The best way to pay 1099 contractors

Gig workers, freelancers, and consultants are skilled, specialized, and ready to work. And they’re just the growing workforce you need. Learn the obstacles of 1099 contractor engagements, how to manage a payroll system for contractors, and lean into the gig economy with confidence.

Your business is off and running and you know that you need to improve traffic flow and overall aesthetic to your website, but you also know that hiring a full-time web designer is just not in the cards. This, and many other short-term projects, are great opportunities to hire an independent contractor. These individuals specialize in specific task loads—building their own small businesses that align with their skill sets and business model—so that you can focus on your customers and growing your base. Familiarizing yourself with the solutions to common deterrents to hiring a 1099 contractor will lead to successful vendor engagement.

Data block:
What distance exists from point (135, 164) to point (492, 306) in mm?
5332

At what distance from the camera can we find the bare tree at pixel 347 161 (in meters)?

Task 1:
Reproduce the part of the passage on paying 1099 contractors that opens with the words containing "Gig workers, freelancers, and" and closes with "economy with confidence.".
Task 2:
In the passage on paying 1099 contractors, what do independent contractors build that aligns with their skill sets and business model?

Response 1:
Gig workers, freelancers, and consultants are skilled, specialized, and ready to work. And they’re just the growing workforce you need. Learn the obstacles of 1099 contractor engagements, how to manage a payroll system for contractors, and lean into the gig economy with confidence.

Response 2:
Their own small businesses.